→ Exercises to complete:
a) Write out word for word the part of the text on the Crazy Horse Memorial that starts at "There aren't any" and ends after "into Mt. Rushmore.".
b) Carry on the text about the Crazy Horse Memorial, picking up after its final sentence.

→ Text under study:
☆ ☆ ☆ ☆ ☆

Over the last 70 years the granite mountain, once called Thunderhead Mountain, has been shaped by dynamite and bulldozers. It's slowly taken shape, but it's far from finished.
The memorial is based on eye-witness accounts of a Native American called Crazy Horse.
Crazy Horse is famous for being one of the leaders in a victory against the US army in the Battle of Little Bighorn in 1876. He's also known for his humility, and some people have questioned whether he would have liked having a replica the size of a mountain.
There aren't any photos of Crazy Horse, so the sculpture is a symbolic portrait.
When it's done, a long-haired granite warrior, sitting astride a horse, will point Southeast. There lies a plot of land where many Native Americans are buried. It'll be 563 feet high and 641 feet long.
Just 17 miles away are the presidential profiles of George Washington, Thomas Jefferson, Theodore Roosevelt, and Abraham Lincoln carved into Mt. Rushmore.
The idea for the memorial was in response to the tribute to white American leaders. The Crazy Horse carving will dwarf them when it is done.
In 1939, Korcaz Ziolkowski, a Polish-American sculptor who had worked on Mt. Rushmore, was contacted by Chief Henry Standing Bear, a Lakota local elder.
Standing Bear wrote to Ziolkowski after a sculpture he'd made won first prize at the New York World Fair in 1939. Standing Bear said there needed to be a Native American memorial in response to Mt Rushmore.
"My fellow chiefs and I would like the white man to know that the red man has great heroes also," he said.
Ziolkowski wasn't his first choice, he'd contacted Gutzon Borglum, who carved Mt Rushmore in 1931, but he never heard back. Ziolkowski's own time working on the Mt. Rushmore sculpture was short-lived. He stepped away from the project after clashing with the sculptor's son.
When Ziolkowski started work in 1948, he had less than $200. He also had to deal with no roads, water, or electricity.
Ziolkowski was consumed by the project, and his first wife divorced him because of it.
But in 1950, he married Ruth Ross, who had come to South Dakota two years earlier to volunteer on the project.
The wedding was on Thanksgiving, so he didn't need to take an extra day off from sculpting the mountain.
They had a large family — 10 children, seven of whom went onto work on the enormous project. Ziolkowski was always honest about his focus on the sculpture. He told his wife she would always come second to it, and his children would come third. He also said that if his children left, they shouldn't bother to come back.
According to Ross, Ziolkowski felt like the US army had done a "terrible wrong" to the Native Americans and wanted to right that as best he could.

☆ ☆ ☆ ☆ ☆

→ Source material:
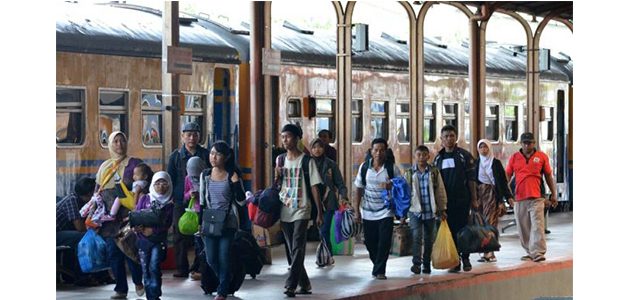 Harga BBM Turun, KAI Daop Surabaya Turunkan Tarif 7 Rute Perjalanan Kereta Harga BBM Turun, KAI Daop Surabaya Turunkan Tarif 7 Rute Perjalanan Kereta
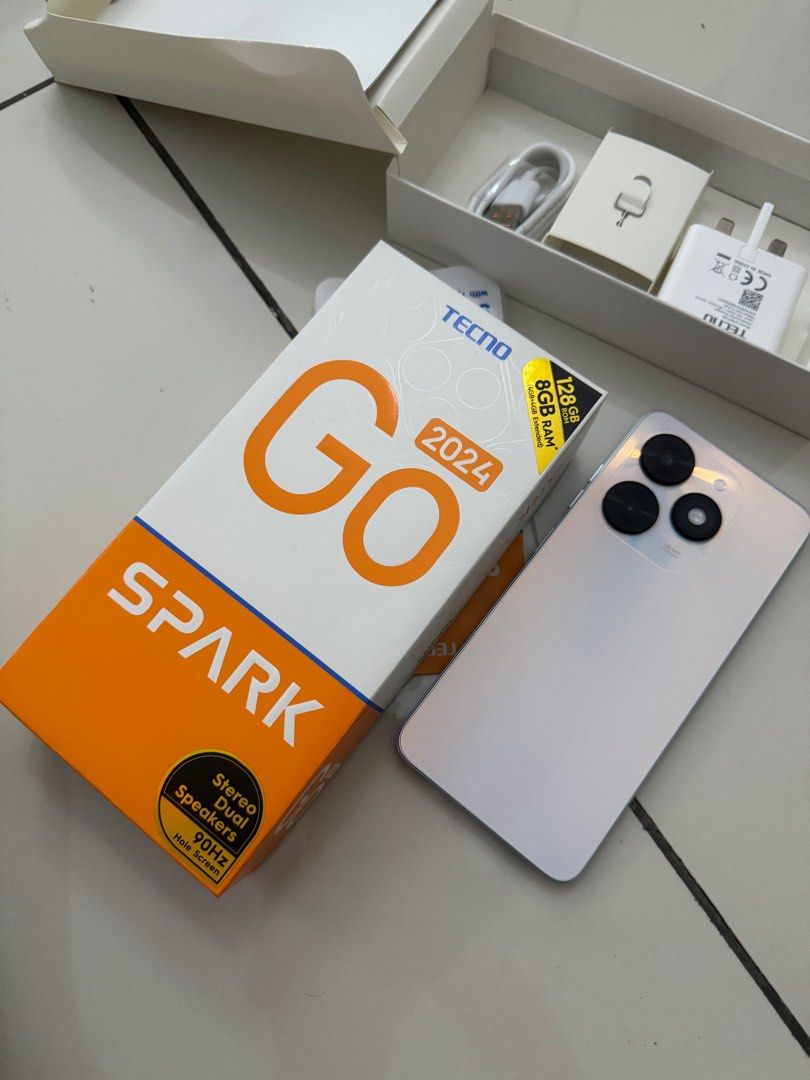 Tecno Spark Go 2024 4+128 Gb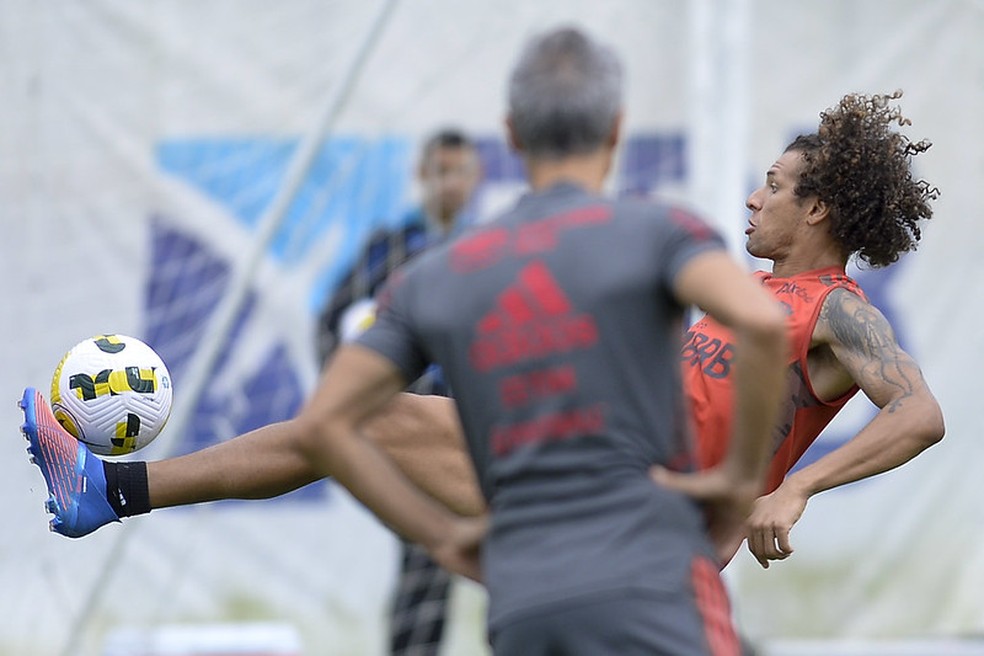 Willian Arão observado por Paulo Sousa em treino no Ninho — Foto: Gilvan de Souza / CRF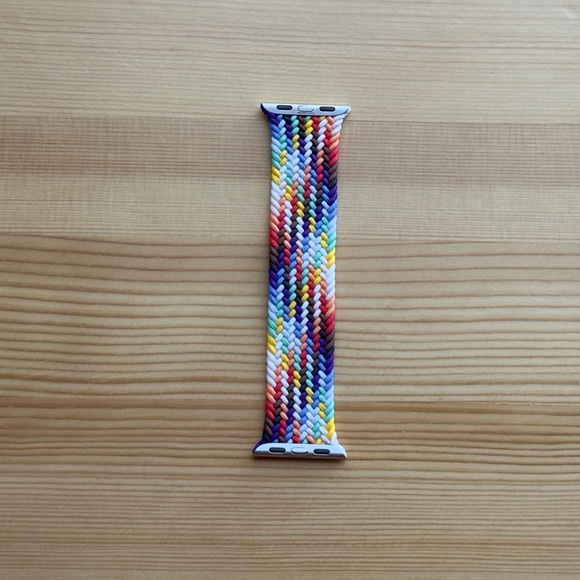 Apple Watch Braided Solo Loop 40mm - Pride Edition - Size 1 - Picture 4 of 8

☆ ☆ ☆ ☆ ☆

→ Answers to this exercise:
a)
There aren't any photos of Crazy Horse, so the sculpture is a symbolic portrait.
When it's done, a long-haired granite warrior, sitting astride a horse, will point Southeast. There lies a plot of land where many Native Americans are buried. It'll be 563 feet high and 641 feet long.
Just 17 miles away are the presidential profiles of George Washington, Thomas Jefferson, Theodore Roosevelt, and Abraham Lincoln carved into Mt. Rushmore.

b)
He worked alone for years to sculpt the mountain. In comparison, Mt. Rushmore had 400 workers, and $1 million of funding.
The Mt. Rushmore monument took a quick 14 years to build in comparison, though it's only on one side of Mt. Rushmore while Ziolkowski wanted to carve up the entire mountain.
For extra income, he set up a dairy farm and a sawmill as he continued to carve the gigantic sculptire. The work came at a physical cost. He had four spinal operations, a heart bypass, and many broken bones.
In a 1977 interview, he acknowledged his ego.
After nearly thirty years of work, Ziolkowski told "60 Minutes" that while he knew he was egotistical, he also believed he could pull it off.
Five years later, in 1982, Ziolkowski died without completing his project. His last wish was that his family carry on the mission.
In 1998, 50 years after beginning work on the memorial, Crazy Horse's head was unveiled. It is 87 feet high and 58 feet wide, with eyes that are 17 feet apart.
The sculpture has been used to celebrate special events like the Battle of the Little Bighorn. Since 2005, there have been laser shows against the mountain, and visitors can also watch dynamite explosions.
After the unveiling of the face, work has steadily continued, but there aren't many people actually working on the mountain. As of 2007, there were four drilling and blasting workers and one foreman.
The process has moved slowly for several reasons. Every year, in the summer, visitors and electrical storms slow things down. Most of the sculpting gets done in fall and winter.
But in the winter blizzards slow work, too. And the mountain's high iron content, which makes the rock hard, has delayed work.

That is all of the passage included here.